▶ _Your instructions_:
From the line containing "New Zealand, site EFD_DCAME01, 2018-03-13" through the last line of the data, return those lines exactly as written and nothing more.
BEGIN
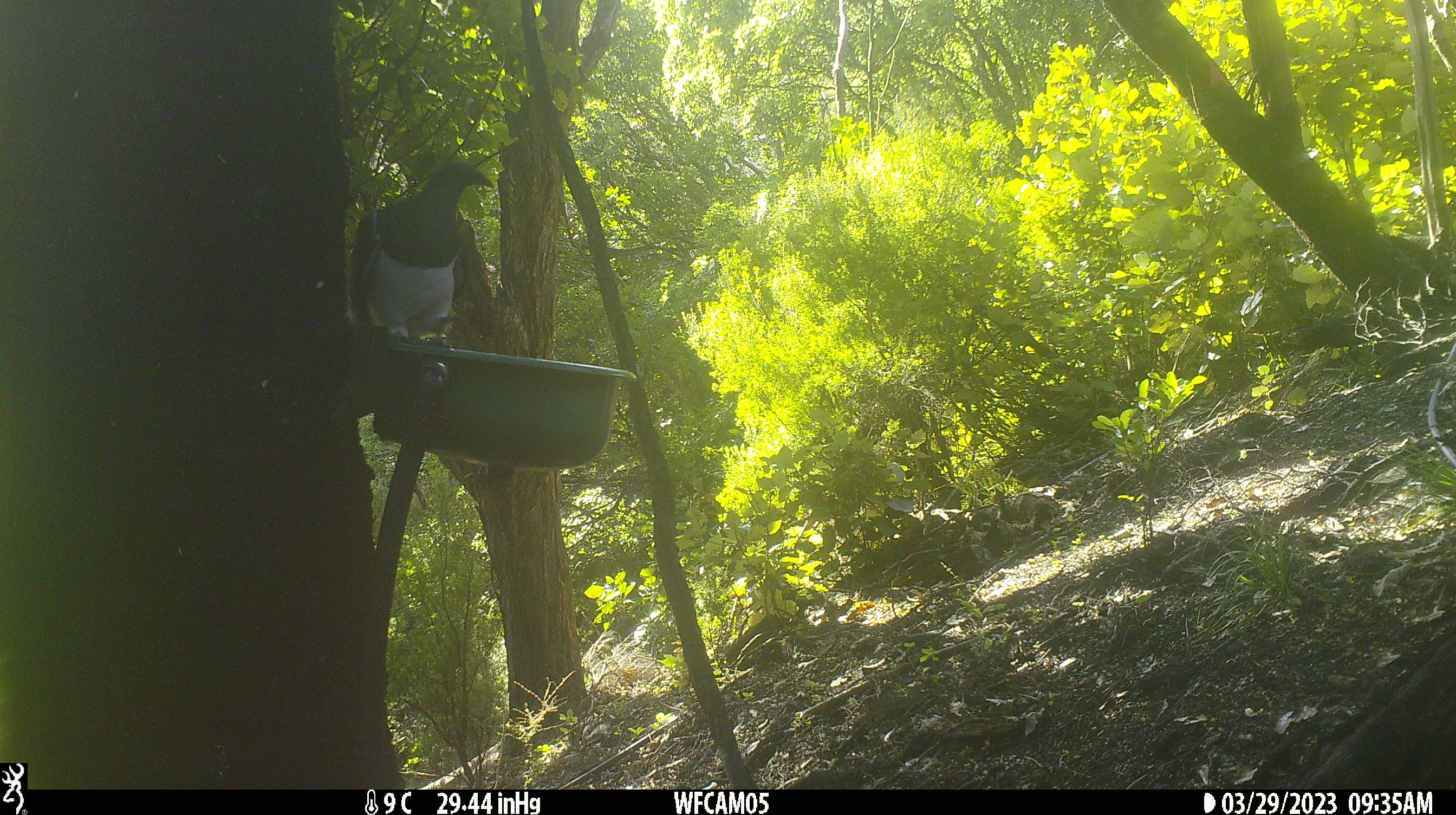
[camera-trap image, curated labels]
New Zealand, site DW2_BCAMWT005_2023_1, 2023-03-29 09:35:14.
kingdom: Animalia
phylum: Chordata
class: Aves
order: Columbiformes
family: Columbidae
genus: Hemiphaga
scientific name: Hemiphaga novaeseelandiae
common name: new zealand pigeon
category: kereru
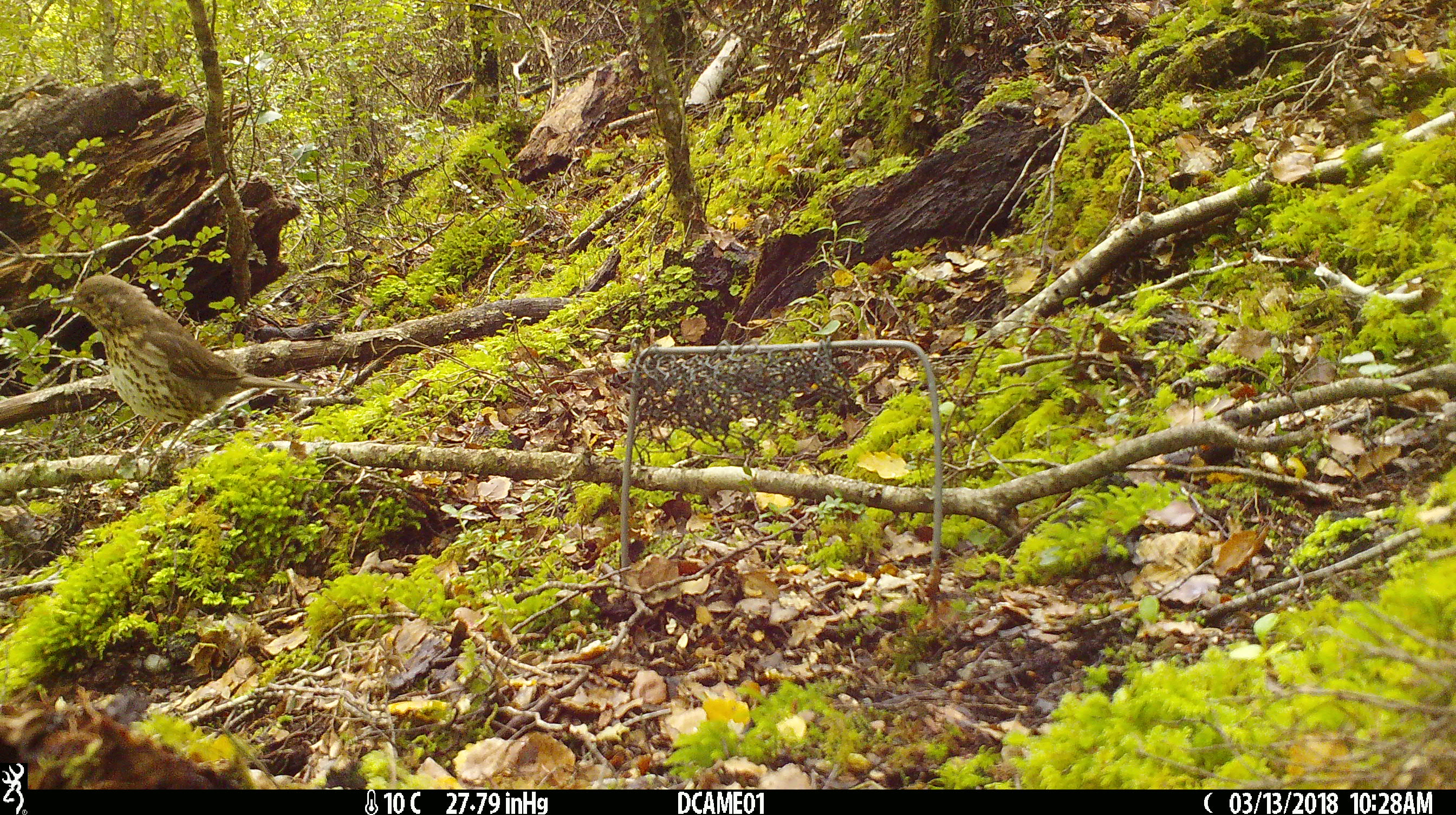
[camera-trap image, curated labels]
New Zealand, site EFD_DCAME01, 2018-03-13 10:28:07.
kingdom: Animalia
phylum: Chordata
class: Aves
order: Passeriformes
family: Turdidae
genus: Turdus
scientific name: Turdus philomelos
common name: song thrush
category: thrush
END
▶ _Result for this task_:
New Zealand, site EFD_DCAME01, 2018-03-13 10:28:07.
kingdom: Animalia
phylum: Chordata
class: Aves
order: Passeriformes
family: Turdidae
genus: Turdus
scientific name: Turdus philomelos
common name: song thrush
category: thrush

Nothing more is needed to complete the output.